First off, the scanned documents that I received from my email were split into many documents. Let’s square this off right away. Combine multiple pdf documents into a single document using the pdfunite command like so:

	pdfunite sample_* single.pdf

On Ubuntu the pdfunite command is part of the poppler-utils package. If you are on Ubuntu, you can install the package using the apt command.

	sudo apt-get install poppler-utils

Next up, I wanted to create a bookmarked table of contents for the pdf. Doing this manually would have taken me a long time. The idea of spending my lazy afternoon transcribing pdf documents did not, to put it mildly, excite me. My search led me to tesseract, an OCR program that does a wonderful job of extracting text from images.
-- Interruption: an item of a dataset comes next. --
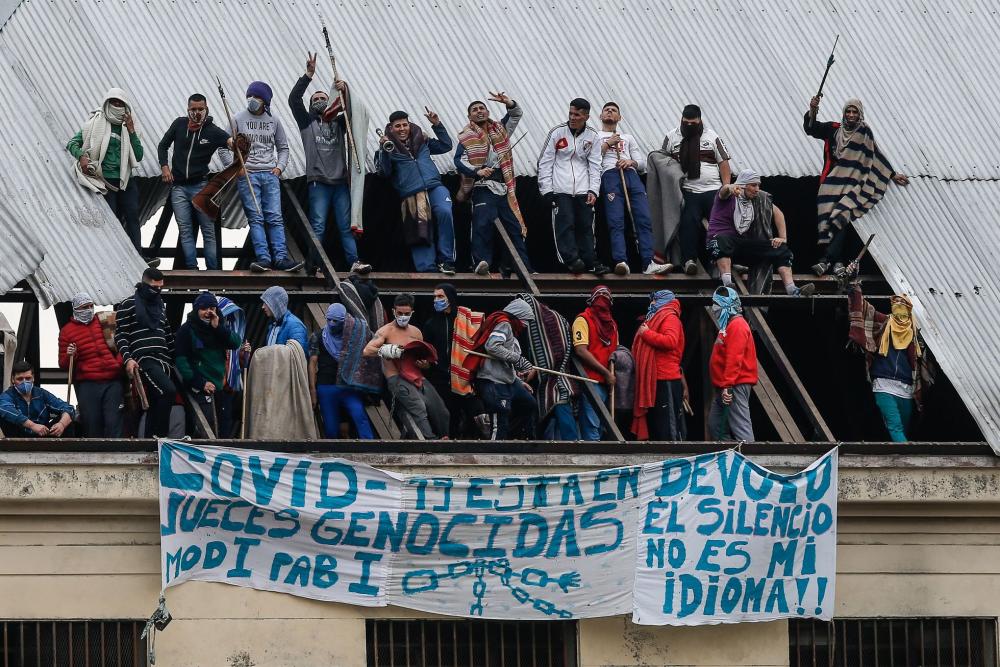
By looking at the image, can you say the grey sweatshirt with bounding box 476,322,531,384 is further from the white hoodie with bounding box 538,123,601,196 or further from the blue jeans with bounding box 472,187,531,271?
the white hoodie with bounding box 538,123,601,196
As soon as you decide to use tesseract, you hit another roadblock. Tesseract works on .tiff format and most of the examples from the documentation were in tiff format. I used Imagemagick’s convert command to convert pdf to tiff. I installed imagemagick and ran the convert command only to find myself in another impasse.

I ran into this problem.

unable to create temporary file /some/path Permission denied @ error/pdf.c/ReadPDFImage/465

On further digging, I realized that the convert command used Ghostscript under the hood. A security update prevented this access. I fixed it by going through this link: https://alexvanderbist.com/posts/2018/fixing-imagick-error-unauthorized

I got the document converted to tiff and from there I could extract the text using Tesseract. Lastly, I had to do manual labor to get the bookmarks and page number in correct order but extracting the text from the pdf document gave me a good lead. Lastly, I updated the bookmarks using the pdftk command.

Summary

Here are the steps in short:

  1. If you have multiple documents, then combine them using the pdfunite command.

  2. Convert the document in .tiff format using the convert command from Imagemagick.
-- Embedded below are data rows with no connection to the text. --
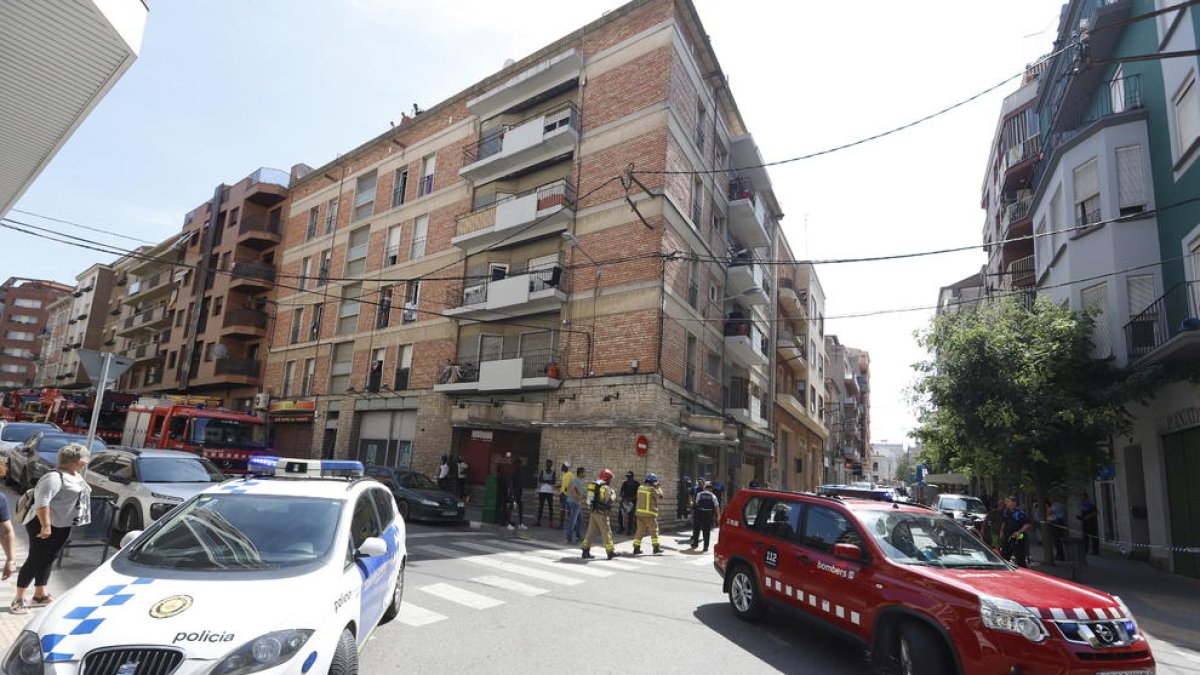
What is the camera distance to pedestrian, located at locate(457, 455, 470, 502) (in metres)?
19.9

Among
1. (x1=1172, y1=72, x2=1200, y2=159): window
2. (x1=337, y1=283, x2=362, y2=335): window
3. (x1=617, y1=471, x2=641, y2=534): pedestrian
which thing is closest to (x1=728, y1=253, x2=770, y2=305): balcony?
(x1=617, y1=471, x2=641, y2=534): pedestrian

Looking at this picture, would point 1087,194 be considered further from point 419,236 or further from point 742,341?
point 419,236

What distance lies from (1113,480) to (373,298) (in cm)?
2700

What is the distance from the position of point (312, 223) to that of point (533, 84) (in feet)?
53.4

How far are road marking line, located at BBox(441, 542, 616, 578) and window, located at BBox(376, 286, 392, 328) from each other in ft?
50.0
  3. Use the tesseract command to generate text from your tiff files.

  4. Generate the table of contents using the format support by the pdftk command. The extracted text will give you some idea.

  5. Generate the bookmarks and update the documents using the update_info subcommand from the pdftk command.

You can also try updating the index of the document now that you have the text inside it, but that’s for later.